Warning: This library includes all items relevant to health product marketing that we are aware of regardless of quality. Often we do not agree with all or part of the contents.

 

Publication type: Journal Article

Schommer JC, Singh RL, Hansen RA.
Distinguishing characteristics of patients who seek more information or request a prescription in response to direct-to-consumer advertisements.
Res Social Adm Pharm 2005 Jun; 1:(2):231-50


Abstract:

OBJECTIVE: The objective of this study was to examine demographic and psychographic profiles of individuals who sought additional information or requested a prescription drug based on a direct-to-consumer advertisement.

METHODS: A cross-sectional descriptive survey was used for collecting data from a random sample of 200 Minnesotans during Fall 2002. Chi-square and Mann-Whitney U tests were used as nonparametric tests for assessing differences in distributions between our categories of study subjects.

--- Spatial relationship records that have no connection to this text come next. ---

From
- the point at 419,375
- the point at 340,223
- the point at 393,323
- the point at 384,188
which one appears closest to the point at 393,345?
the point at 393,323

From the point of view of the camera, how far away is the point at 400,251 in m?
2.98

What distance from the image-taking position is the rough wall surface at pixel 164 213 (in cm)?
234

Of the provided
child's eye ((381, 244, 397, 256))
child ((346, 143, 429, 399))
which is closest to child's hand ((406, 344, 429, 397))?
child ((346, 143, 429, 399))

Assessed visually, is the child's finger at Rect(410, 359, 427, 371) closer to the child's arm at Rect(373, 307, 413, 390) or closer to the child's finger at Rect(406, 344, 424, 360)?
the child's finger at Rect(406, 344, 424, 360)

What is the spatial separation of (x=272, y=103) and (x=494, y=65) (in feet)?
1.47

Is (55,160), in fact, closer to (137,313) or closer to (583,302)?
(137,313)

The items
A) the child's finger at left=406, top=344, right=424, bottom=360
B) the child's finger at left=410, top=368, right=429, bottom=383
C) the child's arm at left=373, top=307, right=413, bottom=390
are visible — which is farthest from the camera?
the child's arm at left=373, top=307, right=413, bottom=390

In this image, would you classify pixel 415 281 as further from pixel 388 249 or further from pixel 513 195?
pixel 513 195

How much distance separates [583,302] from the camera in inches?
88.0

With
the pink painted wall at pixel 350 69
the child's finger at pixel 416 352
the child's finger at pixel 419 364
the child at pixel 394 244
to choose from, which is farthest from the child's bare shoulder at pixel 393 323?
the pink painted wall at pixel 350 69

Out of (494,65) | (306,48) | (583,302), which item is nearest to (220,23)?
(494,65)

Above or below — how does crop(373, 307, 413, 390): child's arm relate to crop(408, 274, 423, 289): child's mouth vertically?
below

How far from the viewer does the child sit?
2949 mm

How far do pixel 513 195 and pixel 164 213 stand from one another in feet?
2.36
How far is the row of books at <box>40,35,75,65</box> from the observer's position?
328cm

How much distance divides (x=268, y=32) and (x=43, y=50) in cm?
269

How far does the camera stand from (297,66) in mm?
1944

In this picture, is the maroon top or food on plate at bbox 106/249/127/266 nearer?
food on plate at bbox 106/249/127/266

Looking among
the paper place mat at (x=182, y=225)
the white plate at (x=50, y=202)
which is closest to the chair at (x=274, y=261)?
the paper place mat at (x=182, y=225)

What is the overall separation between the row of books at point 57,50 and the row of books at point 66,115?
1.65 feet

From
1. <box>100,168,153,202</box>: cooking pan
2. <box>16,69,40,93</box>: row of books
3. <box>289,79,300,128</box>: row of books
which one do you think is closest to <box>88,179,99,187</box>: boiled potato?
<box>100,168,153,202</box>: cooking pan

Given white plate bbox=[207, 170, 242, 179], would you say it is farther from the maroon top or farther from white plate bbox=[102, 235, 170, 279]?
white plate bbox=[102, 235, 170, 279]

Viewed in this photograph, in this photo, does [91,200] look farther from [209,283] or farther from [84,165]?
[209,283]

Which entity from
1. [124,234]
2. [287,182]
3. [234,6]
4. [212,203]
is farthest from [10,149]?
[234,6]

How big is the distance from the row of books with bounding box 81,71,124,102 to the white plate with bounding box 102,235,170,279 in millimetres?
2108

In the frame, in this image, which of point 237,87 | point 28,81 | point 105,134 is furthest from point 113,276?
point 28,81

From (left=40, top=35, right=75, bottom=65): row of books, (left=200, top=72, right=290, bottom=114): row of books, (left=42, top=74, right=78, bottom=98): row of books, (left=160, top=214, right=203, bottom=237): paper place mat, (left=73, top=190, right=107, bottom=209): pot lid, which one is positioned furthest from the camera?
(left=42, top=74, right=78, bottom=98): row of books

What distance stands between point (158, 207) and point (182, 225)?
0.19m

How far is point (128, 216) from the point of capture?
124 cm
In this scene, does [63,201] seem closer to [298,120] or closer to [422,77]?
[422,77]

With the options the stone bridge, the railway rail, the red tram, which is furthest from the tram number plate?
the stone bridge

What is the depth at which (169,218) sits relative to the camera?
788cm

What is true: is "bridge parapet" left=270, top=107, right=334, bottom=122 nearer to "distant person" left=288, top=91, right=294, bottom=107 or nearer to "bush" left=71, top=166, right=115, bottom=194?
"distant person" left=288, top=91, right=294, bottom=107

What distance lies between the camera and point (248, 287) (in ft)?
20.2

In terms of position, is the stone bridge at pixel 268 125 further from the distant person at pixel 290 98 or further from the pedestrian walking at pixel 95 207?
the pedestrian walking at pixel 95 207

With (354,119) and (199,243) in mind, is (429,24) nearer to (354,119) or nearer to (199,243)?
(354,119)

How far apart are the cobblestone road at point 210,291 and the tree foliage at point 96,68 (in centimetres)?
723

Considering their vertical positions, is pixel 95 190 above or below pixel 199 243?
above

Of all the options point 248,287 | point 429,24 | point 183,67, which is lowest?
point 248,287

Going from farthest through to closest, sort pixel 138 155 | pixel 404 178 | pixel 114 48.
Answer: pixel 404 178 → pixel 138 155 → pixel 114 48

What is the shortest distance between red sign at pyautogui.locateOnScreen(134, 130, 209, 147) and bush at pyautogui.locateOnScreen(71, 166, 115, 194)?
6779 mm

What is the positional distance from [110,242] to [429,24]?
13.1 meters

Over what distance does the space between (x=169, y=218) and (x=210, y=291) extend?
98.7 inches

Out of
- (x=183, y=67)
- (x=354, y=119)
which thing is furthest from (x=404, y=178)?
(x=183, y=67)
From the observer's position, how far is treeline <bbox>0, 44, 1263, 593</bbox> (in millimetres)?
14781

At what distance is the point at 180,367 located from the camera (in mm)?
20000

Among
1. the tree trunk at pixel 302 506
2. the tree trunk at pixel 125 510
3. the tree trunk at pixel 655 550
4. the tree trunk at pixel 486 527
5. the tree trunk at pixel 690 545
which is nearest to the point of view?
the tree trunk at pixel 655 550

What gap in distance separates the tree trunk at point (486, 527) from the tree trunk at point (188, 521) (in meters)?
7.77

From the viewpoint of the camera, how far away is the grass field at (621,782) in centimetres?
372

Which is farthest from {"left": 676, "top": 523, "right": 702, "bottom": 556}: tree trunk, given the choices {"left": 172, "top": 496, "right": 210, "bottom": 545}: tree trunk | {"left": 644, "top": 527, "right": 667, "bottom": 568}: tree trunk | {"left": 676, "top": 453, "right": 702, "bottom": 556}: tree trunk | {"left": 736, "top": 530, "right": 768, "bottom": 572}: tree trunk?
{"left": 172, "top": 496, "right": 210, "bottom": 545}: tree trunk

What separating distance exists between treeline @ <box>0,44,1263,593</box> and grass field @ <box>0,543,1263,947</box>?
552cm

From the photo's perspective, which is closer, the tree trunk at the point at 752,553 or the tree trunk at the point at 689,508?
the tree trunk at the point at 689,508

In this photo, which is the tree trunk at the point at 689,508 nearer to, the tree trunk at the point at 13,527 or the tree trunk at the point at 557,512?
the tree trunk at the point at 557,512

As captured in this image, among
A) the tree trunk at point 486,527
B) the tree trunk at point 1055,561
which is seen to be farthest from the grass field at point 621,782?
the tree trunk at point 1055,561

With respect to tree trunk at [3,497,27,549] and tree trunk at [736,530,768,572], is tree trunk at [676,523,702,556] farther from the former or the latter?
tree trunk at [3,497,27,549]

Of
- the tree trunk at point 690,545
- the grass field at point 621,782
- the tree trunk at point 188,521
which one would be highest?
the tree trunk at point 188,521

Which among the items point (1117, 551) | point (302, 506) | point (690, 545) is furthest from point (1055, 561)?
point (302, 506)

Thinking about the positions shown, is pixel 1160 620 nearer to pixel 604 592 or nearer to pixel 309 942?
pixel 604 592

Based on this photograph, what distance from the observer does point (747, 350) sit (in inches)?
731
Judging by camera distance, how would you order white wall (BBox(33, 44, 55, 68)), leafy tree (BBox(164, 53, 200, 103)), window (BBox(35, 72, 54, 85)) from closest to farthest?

RESULTS: Out of 177 deliverable surveys, 81 (46%) were returned. Of these, 80 surveys were usable for analysis. The results showed that the distinguishing characteristics of individuals who sought additional information based on an advertisement were associated with demographic variables such as number of drugs taken daily and monthly out-of-pocket expenditures for prescription drugs. In contrast, distinguishing characteristics of individuals who requested prescription drugs (in addition to seeking information) based on an advertisement were psychographic in nature such as (1) viewing themselves as having greater influence on their physician, (2) having a stronger relationship with their physician, (3) expressing greater satisfaction with their current therapy, (4) viewing prescriptions as less of a burden, and (5) having higher outcome expectations for prescription drugs compared to the respondents who did not ask for a prescription drug based on a direct-to-consumer advertisement.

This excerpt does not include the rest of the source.